# Galveston Tarpon Report



## joey7848 (Sep 4, 2011)

Anyone fished the Galveston jetties this year?...any reports?


----------



## kmurf91 (Jun 3, 2011)

Heard of multiple guys chasin them in the surf. Anywhere from 80-150 lbs. Not sure exactly where or what they're using. Tarpon fisherman tend to be very secretive lol

Sent from my MB525 using Tapatalk 2


----------



## iridered2003 (Dec 12, 2005)

i see them fishing for tarpon off the westend of the seawall about 3 to 4 miles out. i can see the boats but thats it.


----------



## ShawnQ (May 21, 2004)

I saw a guy at the boat ramp the other day who was flying a tarpon flag...he pulled out before I was able to talk to him.

He was in a Boston Whaler Guardian, 24-25' I would say, center console. 

SQ


----------



## CAPSIZED (Aug 10, 2004)

Ive seen tarpon 3 of the last 4 jetty trips. Twice on the end of the north and had a 80-100lb sky near us at the end of the south a few days ago. Guides have been on them for weeks now on the west end.


----------



## johnny astro (Aug 23, 2005)

I'm headed out in the morning and will post a report.


----------



## Trouthappy (Jun 12, 2008)

The tarpon guys keep it a secret, they don't want a bunch of potlickers running out there to join them. It only takes one, to put the school down. So, why advertise it?

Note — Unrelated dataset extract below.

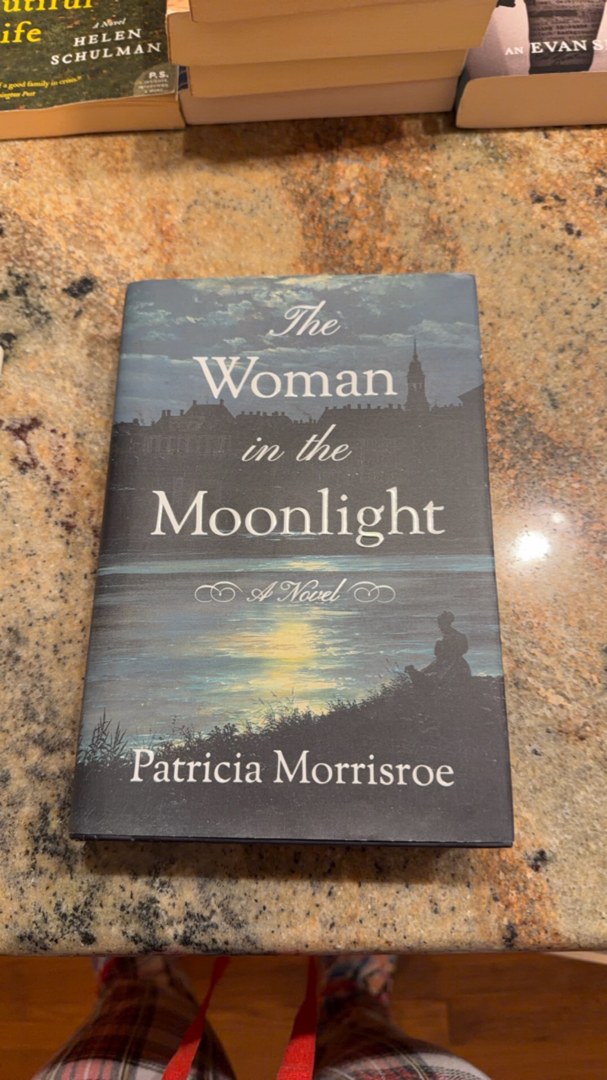 The Woman in the Moonlight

Makes as much sense, as deliberately gaffing your foot.


----------



## Tarponchaser (May 25, 2005)

Trouthappy,

You made me laugh hard... thanks

A sharp gaff or a rusty one...

TC


----------



## Trouthappy (Jun 12, 2008)

I'll amend that to gaffing your own foot with a rusty gaff.


----------



## johnny astro (Aug 23, 2005)

Same as trout fishing....respect others and lets all catch some fish


----------



## kmurf91 (Jun 3, 2011)

Agreed to that fo show

Sent from my MB525 using Tapatalk 2


----------